While multi-tasking, your body is in 'fight or flight' mode, with the potent stress hormone cortisol being increased and pumped around the body to alert all your body parts and organs to do their bit to cope with the alert. When the alert has passed, the body should recover and enter 'rest and digest' mode. This is the body's natural balancing mechanism called homeostasis, normalising all your body functions. If you are on continuous alert, you cannot rest and digest, and your helpful cortisol now becomes harmful to you. It can make you ill.

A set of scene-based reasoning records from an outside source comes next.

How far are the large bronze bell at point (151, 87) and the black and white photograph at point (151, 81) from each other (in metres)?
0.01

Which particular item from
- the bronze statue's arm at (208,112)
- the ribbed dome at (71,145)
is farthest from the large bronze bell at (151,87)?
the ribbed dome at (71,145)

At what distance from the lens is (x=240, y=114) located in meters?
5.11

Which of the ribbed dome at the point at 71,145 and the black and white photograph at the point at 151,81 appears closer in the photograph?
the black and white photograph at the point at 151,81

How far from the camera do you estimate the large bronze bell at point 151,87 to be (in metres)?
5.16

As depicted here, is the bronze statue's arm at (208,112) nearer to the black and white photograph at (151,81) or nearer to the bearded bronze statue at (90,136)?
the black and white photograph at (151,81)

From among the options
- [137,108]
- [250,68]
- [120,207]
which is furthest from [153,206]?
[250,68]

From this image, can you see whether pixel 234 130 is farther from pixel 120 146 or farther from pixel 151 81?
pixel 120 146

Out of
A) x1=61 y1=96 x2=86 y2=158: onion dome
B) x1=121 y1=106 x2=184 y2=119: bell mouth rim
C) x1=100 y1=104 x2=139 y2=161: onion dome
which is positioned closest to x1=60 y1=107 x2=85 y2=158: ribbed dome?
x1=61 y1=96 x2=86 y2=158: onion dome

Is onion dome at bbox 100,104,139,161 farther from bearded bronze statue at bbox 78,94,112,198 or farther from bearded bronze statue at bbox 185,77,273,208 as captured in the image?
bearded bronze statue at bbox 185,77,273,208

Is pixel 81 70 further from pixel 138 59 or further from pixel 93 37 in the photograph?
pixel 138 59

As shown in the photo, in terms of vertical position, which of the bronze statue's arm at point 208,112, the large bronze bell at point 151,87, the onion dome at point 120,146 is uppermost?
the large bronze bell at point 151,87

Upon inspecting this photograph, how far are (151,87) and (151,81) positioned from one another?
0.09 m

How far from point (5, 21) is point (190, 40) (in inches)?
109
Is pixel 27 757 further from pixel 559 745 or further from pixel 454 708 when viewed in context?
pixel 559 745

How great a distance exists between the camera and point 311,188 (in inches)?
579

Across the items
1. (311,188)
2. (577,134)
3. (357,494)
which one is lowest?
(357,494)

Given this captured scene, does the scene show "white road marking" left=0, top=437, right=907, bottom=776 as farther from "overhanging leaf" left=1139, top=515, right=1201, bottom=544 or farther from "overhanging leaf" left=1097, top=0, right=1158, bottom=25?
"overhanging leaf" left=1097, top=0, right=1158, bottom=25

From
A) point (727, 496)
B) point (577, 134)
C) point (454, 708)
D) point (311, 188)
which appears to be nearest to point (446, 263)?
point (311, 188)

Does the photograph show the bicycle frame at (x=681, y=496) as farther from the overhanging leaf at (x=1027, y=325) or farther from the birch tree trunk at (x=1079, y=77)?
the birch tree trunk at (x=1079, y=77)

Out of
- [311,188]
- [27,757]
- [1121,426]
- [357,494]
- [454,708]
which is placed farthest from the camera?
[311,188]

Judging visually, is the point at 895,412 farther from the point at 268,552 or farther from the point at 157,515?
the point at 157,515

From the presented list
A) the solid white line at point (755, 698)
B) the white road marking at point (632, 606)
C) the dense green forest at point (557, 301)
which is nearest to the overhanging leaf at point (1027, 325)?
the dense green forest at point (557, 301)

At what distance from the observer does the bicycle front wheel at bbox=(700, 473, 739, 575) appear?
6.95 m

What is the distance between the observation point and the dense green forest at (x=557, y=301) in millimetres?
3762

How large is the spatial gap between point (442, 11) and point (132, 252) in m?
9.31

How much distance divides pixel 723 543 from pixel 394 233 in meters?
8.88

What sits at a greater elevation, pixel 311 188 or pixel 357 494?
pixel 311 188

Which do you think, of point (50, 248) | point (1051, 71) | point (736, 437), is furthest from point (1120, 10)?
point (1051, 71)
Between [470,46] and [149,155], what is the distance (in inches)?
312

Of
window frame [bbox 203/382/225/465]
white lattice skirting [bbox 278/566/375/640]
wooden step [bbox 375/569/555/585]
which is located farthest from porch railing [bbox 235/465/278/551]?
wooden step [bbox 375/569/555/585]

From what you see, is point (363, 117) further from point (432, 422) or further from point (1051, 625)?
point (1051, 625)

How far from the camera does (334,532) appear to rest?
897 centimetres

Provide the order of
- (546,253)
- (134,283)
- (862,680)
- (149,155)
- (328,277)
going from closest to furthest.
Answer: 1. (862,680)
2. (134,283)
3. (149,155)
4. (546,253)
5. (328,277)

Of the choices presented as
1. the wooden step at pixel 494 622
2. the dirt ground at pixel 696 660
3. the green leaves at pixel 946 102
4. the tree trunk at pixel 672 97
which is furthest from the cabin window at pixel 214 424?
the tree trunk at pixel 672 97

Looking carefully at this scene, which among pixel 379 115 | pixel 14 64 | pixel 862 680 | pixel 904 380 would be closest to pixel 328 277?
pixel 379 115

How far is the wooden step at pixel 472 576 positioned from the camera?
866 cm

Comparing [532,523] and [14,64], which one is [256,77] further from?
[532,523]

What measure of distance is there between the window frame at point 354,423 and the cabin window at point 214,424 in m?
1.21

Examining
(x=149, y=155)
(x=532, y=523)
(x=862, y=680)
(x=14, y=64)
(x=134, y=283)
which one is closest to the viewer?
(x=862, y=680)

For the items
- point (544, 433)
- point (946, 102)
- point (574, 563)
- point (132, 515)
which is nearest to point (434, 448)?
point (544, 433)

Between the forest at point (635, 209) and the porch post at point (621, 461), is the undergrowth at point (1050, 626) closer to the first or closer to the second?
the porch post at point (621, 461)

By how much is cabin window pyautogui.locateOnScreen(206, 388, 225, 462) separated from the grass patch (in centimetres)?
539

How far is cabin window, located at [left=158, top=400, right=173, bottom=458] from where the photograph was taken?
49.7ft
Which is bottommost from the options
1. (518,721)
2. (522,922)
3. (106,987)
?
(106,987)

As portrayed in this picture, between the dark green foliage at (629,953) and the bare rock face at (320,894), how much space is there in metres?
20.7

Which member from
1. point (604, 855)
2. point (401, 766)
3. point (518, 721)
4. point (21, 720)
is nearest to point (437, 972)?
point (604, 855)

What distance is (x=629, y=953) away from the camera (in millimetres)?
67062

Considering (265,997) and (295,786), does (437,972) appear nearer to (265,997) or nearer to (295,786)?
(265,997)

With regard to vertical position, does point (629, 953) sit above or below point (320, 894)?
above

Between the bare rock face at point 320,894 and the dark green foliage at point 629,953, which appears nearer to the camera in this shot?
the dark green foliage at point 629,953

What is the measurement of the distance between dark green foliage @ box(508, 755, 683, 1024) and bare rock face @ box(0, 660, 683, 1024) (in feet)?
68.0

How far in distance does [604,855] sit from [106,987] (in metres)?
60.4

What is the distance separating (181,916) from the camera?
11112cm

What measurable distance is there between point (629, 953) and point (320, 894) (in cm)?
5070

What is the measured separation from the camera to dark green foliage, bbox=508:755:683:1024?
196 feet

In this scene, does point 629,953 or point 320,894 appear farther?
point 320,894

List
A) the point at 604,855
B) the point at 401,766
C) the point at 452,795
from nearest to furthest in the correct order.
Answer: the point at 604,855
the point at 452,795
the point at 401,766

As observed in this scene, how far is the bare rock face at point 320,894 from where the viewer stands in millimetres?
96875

It may not be easy to reduce your multi-tasking, but there are ways to help your body to restore balance. Mindfulness, relaxation and good breathing can help to reduce any physical, mental and emotional stress related to multi-tasking or to any other challenging situation. They each have some quick and easy techniques which can be incorporated into your day. They will help to reduce any multi-tasking tension by providing the occasional short period of calm and focus. 

Try this. It takes only 30 seconds of your time. Be mindful of taking a deep breath in. Hold it for a few seconds. Breathe out and drop your shoulders. Your whole body will relax.  In those 30 seconds, you did Mindfulness, Breathing and Relaxing.  So, make three daily 30-second entries for 'rest & digest' in your diary, and work all your appointments around these.  Have a go, and see how much calmer you feel between bursts of multitasking. Your body and mind will be so much happier.